→ SUPPLIED TEXT:
▬▬▬▬▬▬

From 1ce014ae542511c755d71f45893f970cc0b657a2 Mon Sep 17 00:00:00 2001
From: Mohit Sharma <mohit21sharma.ms@gmail.com>
Date: Fri, 11 Oct 2024 10:14:42 +0000
Subject: [PATCH 20/23] update input size

---
 Makefile | 6 +++---
 1 file changed, 3 insertions(+), 3 deletions(-)

diff --git a/Makefile b/Makefile
index 978160bb..c8d19737 100644
--- a/Makefile
+++ b/Makefile
@@ -68,9 +68,9 @@ BACKEND := zentorch
 DTYPE := bfloat16
 TASK := "text-generation"
 
-BATCH_SIZES := 32
-SEQUENCE_LENGTHS := 1024
-DECODE_LENGTHS := 1024
+BATCH_SIZES := 16 32
+SEQUENCE_LENGTHS := 128 1024
+DECODE_LENGTHS := 128 1024
 
 CORE_COUNT := $(shell nproc)
 SOCKET_COUNT := $(shell lscpu | grep 'Socket(s):' | awk '{print $$2}')

From f1f076ef1bbdb844e9fbc19943007d25018237b0 Mon Sep 17 00:00:00 2001
From: Mohit Sharma <mohit21sharma.ms@gmail.com>
Date: Mon, 28 Oct 2024 13:14:00 +0000
Subject: [PATCH 21/23] update for the num_beams=4

---
 Makefile                                            | 12 ++++++------
 .../Dockerfile                                      |  1 +
 examples/benchmarks/epyc/benchmark_model.py         | 13 +++++++------
 3 files changed, 14 insertions(+), 12 deletions(-)

diff --git a/Makefile b/Makefile
index c8d19737..8fad6fa4 100644
--- a/Makefile
+++ b/Makefile
@@ -61,16 +61,16 @@ models = \
 models = "meta-llama/Meta-Llama-3.1-8B-Instruct"
 
 CACHE_IMPLEMENTATION := static
-REPO_ID := "optimum-amd/zendnn-benchmark"
-VERSION := 5_rc7
+REPO_ID := "your_user_name_on_hf_hub/zendnn-benchmarks"

▬▬▬▬▬▬

→ ACTIVITY LIST:
- 1) Repeat a part of the patch excerpt word for word, starting with "CORE_COUNT := $(shell" and going on through "insertions(+), 12 deletions(-)".
- 2) Check each statement against the patch excerpt, answering yes or no and quoting the words that decide it. (a) The patch titled "update input size" sets the batch sizes to 16 and 32. (b) The patch titled "update for the num_beams=4" changes only the Makefile. (c) The cache implementation is set to dynamic.
The data further down the page isn't needed for anything here.

→ RECORD SET:

▬▬▬▬▬▬

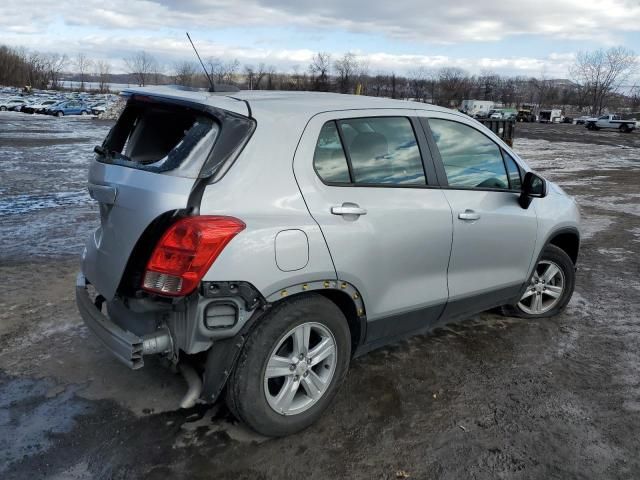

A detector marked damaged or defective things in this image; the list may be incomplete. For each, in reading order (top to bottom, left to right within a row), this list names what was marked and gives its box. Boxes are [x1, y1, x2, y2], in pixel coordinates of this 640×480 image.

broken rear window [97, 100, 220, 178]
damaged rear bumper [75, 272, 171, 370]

▬▬▬▬▬▬

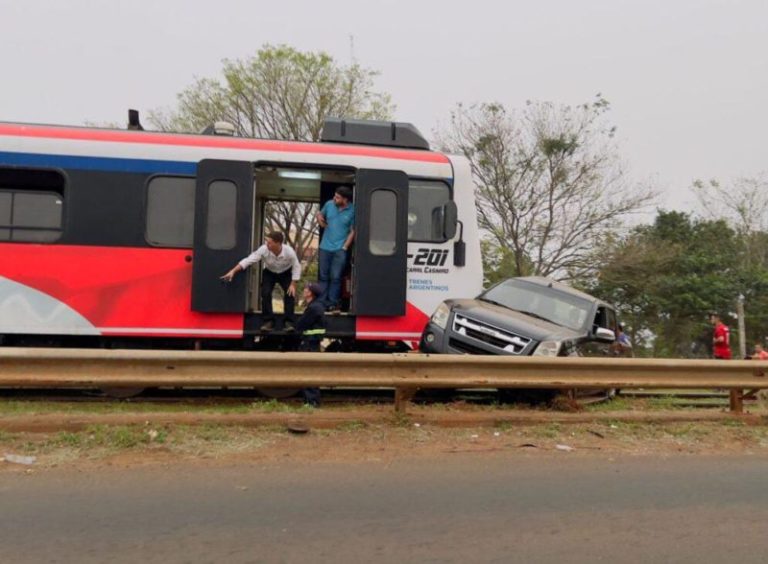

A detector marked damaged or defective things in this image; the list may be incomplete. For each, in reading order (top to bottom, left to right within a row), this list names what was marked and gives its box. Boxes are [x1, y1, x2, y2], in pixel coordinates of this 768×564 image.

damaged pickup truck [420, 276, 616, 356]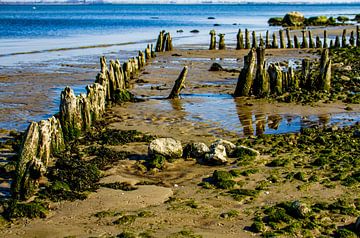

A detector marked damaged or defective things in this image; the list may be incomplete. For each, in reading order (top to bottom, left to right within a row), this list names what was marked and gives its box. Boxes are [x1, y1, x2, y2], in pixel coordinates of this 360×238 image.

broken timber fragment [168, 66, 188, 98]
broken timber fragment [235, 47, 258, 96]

▬▬▬▬▬▬

→ LIST OF SOLUTIONS:
- 1)
CORE_COUNT := $(shell nproc)
 SOCKET_COUNT := $(shell lscpu | grep 'Socket(s):' | awk '{print $$2}')

From f1f076ef1bbdb844e9fbc19943007d25018237b0 Mon Sep 17 00:00:00 2001
From: Mohit Sharma <mohit21sharma.ms@gmail.com>
Date: Mon, 28 Oct 2024 13:14:00 +0000
Subject: [PATCH 21/23] update for the num_beams=4

---
 Makefile                                            | 12 ++++++------
 .../Dockerfile                                      |  1 +
 examples/benchmarks/epyc/benchmark_model.py         | 13 +++++++------
 3 files changed, 14 insertions(+), 12 deletions(-)

- 2)
(a) Yes: "BATCH_SIZES := 16 32"
(b) No: "3 files changed, 14 insertions(+), 12 deletions(-)"
(c) No: "CACHE_IMPLEMENTATION := static"